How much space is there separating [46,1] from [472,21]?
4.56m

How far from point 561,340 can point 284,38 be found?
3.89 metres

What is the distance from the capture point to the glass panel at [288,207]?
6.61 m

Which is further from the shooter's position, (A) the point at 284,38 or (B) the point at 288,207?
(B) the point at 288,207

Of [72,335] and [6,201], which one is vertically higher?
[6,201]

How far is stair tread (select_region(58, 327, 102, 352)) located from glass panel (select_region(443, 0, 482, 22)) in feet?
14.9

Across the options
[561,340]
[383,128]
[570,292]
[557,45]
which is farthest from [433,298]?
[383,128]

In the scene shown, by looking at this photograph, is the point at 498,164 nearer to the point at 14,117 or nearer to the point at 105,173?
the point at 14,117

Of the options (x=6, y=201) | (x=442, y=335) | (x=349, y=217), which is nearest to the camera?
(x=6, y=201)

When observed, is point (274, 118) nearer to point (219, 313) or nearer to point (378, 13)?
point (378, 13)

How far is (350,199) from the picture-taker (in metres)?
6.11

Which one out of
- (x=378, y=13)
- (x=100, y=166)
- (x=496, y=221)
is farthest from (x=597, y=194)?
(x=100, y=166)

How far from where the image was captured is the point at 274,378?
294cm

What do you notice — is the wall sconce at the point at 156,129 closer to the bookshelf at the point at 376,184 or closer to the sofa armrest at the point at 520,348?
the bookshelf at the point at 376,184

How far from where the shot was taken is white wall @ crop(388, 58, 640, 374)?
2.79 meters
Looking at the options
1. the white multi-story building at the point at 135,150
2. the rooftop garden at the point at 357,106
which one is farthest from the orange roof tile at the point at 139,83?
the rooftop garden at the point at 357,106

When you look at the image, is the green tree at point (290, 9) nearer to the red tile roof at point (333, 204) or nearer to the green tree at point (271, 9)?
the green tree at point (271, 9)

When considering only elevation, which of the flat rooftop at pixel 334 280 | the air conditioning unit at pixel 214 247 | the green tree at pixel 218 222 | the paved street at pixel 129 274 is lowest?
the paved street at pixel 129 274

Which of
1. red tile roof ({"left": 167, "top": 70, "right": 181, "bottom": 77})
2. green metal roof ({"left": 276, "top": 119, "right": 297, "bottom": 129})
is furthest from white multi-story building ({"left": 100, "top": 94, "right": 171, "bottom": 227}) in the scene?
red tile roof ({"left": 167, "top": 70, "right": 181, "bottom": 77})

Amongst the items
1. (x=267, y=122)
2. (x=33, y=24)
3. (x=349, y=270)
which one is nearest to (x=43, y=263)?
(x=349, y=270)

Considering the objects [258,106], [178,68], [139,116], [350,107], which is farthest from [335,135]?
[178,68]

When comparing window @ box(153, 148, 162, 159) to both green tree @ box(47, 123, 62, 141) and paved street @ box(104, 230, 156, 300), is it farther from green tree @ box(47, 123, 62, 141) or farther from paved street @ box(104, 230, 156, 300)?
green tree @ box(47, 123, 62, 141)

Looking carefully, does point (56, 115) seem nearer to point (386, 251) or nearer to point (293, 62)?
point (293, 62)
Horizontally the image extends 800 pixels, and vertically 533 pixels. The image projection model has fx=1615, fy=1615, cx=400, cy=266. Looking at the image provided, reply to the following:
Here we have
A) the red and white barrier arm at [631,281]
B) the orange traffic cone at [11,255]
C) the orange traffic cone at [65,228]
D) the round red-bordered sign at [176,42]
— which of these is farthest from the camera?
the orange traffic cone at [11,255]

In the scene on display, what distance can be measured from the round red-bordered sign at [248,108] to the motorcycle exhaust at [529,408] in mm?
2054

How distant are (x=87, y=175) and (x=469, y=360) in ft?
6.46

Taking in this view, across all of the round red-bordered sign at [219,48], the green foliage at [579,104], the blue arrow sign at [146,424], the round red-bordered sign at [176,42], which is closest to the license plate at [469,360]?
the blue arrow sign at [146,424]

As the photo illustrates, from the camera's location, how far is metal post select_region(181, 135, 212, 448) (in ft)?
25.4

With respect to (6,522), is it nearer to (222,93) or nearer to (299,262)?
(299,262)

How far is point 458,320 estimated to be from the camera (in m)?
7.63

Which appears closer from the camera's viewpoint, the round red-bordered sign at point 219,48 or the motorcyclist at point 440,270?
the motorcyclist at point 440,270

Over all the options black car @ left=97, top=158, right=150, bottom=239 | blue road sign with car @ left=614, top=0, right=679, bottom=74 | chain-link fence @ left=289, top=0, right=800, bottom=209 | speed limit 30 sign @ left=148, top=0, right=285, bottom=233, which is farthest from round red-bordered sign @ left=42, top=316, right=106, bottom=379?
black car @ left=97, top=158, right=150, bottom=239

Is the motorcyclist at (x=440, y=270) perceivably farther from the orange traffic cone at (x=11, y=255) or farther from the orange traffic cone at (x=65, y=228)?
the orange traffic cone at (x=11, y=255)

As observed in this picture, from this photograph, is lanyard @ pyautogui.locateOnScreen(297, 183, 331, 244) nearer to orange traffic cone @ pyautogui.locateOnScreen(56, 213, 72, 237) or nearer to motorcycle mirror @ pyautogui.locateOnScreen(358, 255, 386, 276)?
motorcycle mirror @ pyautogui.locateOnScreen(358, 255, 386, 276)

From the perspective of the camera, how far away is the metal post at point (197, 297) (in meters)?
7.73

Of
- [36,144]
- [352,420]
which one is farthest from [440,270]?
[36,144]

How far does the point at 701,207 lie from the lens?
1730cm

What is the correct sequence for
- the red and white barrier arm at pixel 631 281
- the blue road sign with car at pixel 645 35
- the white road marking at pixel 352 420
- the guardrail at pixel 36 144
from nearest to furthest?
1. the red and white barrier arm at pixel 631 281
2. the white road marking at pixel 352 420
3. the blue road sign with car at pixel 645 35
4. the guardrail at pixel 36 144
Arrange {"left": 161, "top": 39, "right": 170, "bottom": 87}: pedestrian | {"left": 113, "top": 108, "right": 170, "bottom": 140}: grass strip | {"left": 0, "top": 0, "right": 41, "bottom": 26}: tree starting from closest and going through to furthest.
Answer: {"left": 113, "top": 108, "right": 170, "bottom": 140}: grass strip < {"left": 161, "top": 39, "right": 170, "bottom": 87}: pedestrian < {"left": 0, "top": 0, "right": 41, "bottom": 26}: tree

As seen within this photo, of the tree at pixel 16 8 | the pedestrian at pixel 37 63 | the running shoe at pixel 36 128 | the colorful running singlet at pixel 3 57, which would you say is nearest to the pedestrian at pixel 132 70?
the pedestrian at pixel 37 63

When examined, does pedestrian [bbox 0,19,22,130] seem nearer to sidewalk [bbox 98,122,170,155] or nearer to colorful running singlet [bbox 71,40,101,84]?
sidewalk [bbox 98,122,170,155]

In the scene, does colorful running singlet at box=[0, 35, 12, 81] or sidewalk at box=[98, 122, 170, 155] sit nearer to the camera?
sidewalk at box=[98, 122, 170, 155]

■ **What you are asked to do**:
Can you copy out all of the records above word for word?

■ **Correct answer**:
How much space is there separating [46,1] from [472,21]?
4.56m

How far from point 561,340 can point 284,38 be found?
3.89 metres

What is the distance from the capture point to the glass panel at [288,207]?
6.61 m

Which is further from the shooter's position, (A) the point at 284,38 or (B) the point at 288,207?
(B) the point at 288,207

Of [72,335] and [6,201], which one is vertically higher?
[6,201]

How far is stair tread (select_region(58, 327, 102, 352)) located from glass panel (select_region(443, 0, 482, 22)) in feet?
14.9

Across the options
[561,340]
[383,128]
[570,292]
[557,45]
which is farthest from [433,298]?
[383,128]

In the scene shown, by looking at this photograph, is the point at 498,164 nearer to the point at 14,117 or nearer to the point at 105,173?
the point at 14,117

Of the options (x=6, y=201) | (x=442, y=335) | (x=349, y=217), which is nearest to the camera?
(x=6, y=201)

When observed, is point (274, 118) nearer to point (219, 313) or nearer to point (378, 13)?
point (378, 13)

How far is (350,199) from the picture-taker (in metres)?
6.11

Which one out of
- (x=378, y=13)
- (x=100, y=166)
- (x=496, y=221)
is farthest from (x=597, y=194)?
(x=100, y=166)

How far from where the image was captured is the point at 274,378?
294cm

What do you notice — is the wall sconce at the point at 156,129 closer to the bookshelf at the point at 376,184 or closer to the sofa armrest at the point at 520,348?
the bookshelf at the point at 376,184

How far from where the shot was taken is white wall @ crop(388, 58, 640, 374)?
2.79 meters
Looking at the options
1. the white multi-story building at the point at 135,150
2. the rooftop garden at the point at 357,106
which one is farthest from the orange roof tile at the point at 139,83?
the rooftop garden at the point at 357,106

When you look at the image, is the green tree at point (290, 9) nearer to the red tile roof at point (333, 204) or nearer to the green tree at point (271, 9)?
the green tree at point (271, 9)

When considering only elevation, which of the flat rooftop at pixel 334 280 | the air conditioning unit at pixel 214 247 | the green tree at pixel 218 222 | the paved street at pixel 129 274 is lowest?
the paved street at pixel 129 274

Which of
1. red tile roof ({"left": 167, "top": 70, "right": 181, "bottom": 77})
2. green metal roof ({"left": 276, "top": 119, "right": 297, "bottom": 129})
is furthest from white multi-story building ({"left": 100, "top": 94, "right": 171, "bottom": 227}) in the scene?
red tile roof ({"left": 167, "top": 70, "right": 181, "bottom": 77})

Amongst the items
1. (x=267, y=122)
2. (x=33, y=24)
3. (x=349, y=270)
which one is nearest to (x=43, y=263)?
(x=349, y=270)

Considering the objects [258,106], [178,68], [139,116], [350,107], which is farthest from [335,135]?
[178,68]

When comparing window @ box(153, 148, 162, 159) to both green tree @ box(47, 123, 62, 141) and paved street @ box(104, 230, 156, 300), is it farther from green tree @ box(47, 123, 62, 141) or farther from paved street @ box(104, 230, 156, 300)?
green tree @ box(47, 123, 62, 141)

Looking carefully, does point (56, 115) seem nearer to point (386, 251) or nearer to point (293, 62)?
point (293, 62)
Horizontally the image extends 800 pixels, and vertically 533 pixels. The image projection model has fx=1615, fy=1615, cx=400, cy=266. Looking at the image provided, reply to the following:
Here we have
A) the red and white barrier arm at [631,281]
B) the orange traffic cone at [11,255]
C) the orange traffic cone at [65,228]
D) the round red-bordered sign at [176,42]
— which of these is farthest from the camera?
the orange traffic cone at [11,255]

In the scene on display, what distance can be measured from the round red-bordered sign at [248,108] to the motorcycle exhaust at [529,408] in mm?
2054

How distant are (x=87, y=175) and (x=469, y=360) in ft?
6.46

Taking in this view, across all of the round red-bordered sign at [219,48], the green foliage at [579,104], the blue arrow sign at [146,424], the round red-bordered sign at [176,42], which is closest to the license plate at [469,360]?
the blue arrow sign at [146,424]

As the photo illustrates, from the camera's location, how far is metal post select_region(181, 135, 212, 448) (in ft)?
25.4

With respect to (6,522), is it nearer to (222,93) or nearer to (299,262)?
(299,262)

How far is point 458,320 estimated to be from the camera (in m)?
7.63

Which appears closer from the camera's viewpoint, the round red-bordered sign at point 219,48 or the motorcyclist at point 440,270?
the motorcyclist at point 440,270

Over all the options black car @ left=97, top=158, right=150, bottom=239 | blue road sign with car @ left=614, top=0, right=679, bottom=74 | chain-link fence @ left=289, top=0, right=800, bottom=209 | speed limit 30 sign @ left=148, top=0, right=285, bottom=233, which is farthest from round red-bordered sign @ left=42, top=316, right=106, bottom=379?
black car @ left=97, top=158, right=150, bottom=239

Is the motorcyclist at (x=440, y=270) perceivably farther from the orange traffic cone at (x=11, y=255) or farther from the orange traffic cone at (x=65, y=228)?
the orange traffic cone at (x=11, y=255)

As observed in this picture, from this photograph, is lanyard @ pyautogui.locateOnScreen(297, 183, 331, 244) nearer to orange traffic cone @ pyautogui.locateOnScreen(56, 213, 72, 237) or nearer to motorcycle mirror @ pyautogui.locateOnScreen(358, 255, 386, 276)?
motorcycle mirror @ pyautogui.locateOnScreen(358, 255, 386, 276)

From the perspective of the camera, how far away is the metal post at point (197, 297) (in meters)?
7.73

Of
- [36,144]
- [352,420]
which one is farthest from [440,270]?
[36,144]

How far does the point at 701,207 lie from the lens?
1730cm

What is the correct sequence for
- the red and white barrier arm at pixel 631 281
- the blue road sign with car at pixel 645 35
- the white road marking at pixel 352 420
- the guardrail at pixel 36 144
from nearest to furthest?
1. the red and white barrier arm at pixel 631 281
2. the white road marking at pixel 352 420
3. the blue road sign with car at pixel 645 35
4. the guardrail at pixel 36 144
Arrange {"left": 161, "top": 39, "right": 170, "bottom": 87}: pedestrian | {"left": 113, "top": 108, "right": 170, "bottom": 140}: grass strip | {"left": 0, "top": 0, "right": 41, "bottom": 26}: tree starting from closest and going through to furthest.
Answer: {"left": 113, "top": 108, "right": 170, "bottom": 140}: grass strip < {"left": 161, "top": 39, "right": 170, "bottom": 87}: pedestrian < {"left": 0, "top": 0, "right": 41, "bottom": 26}: tree

As seen within this photo, of the tree at pixel 16 8 | the pedestrian at pixel 37 63 | the running shoe at pixel 36 128 | the colorful running singlet at pixel 3 57, which would you say is nearest to the pedestrian at pixel 132 70?
the pedestrian at pixel 37 63

When examined, does pedestrian [bbox 0,19,22,130] seem nearer to sidewalk [bbox 98,122,170,155] or nearer to colorful running singlet [bbox 71,40,101,84]?
sidewalk [bbox 98,122,170,155]

In the scene, does colorful running singlet at box=[0, 35, 12, 81] or sidewalk at box=[98, 122, 170, 155] sit nearer to the camera?
sidewalk at box=[98, 122, 170, 155]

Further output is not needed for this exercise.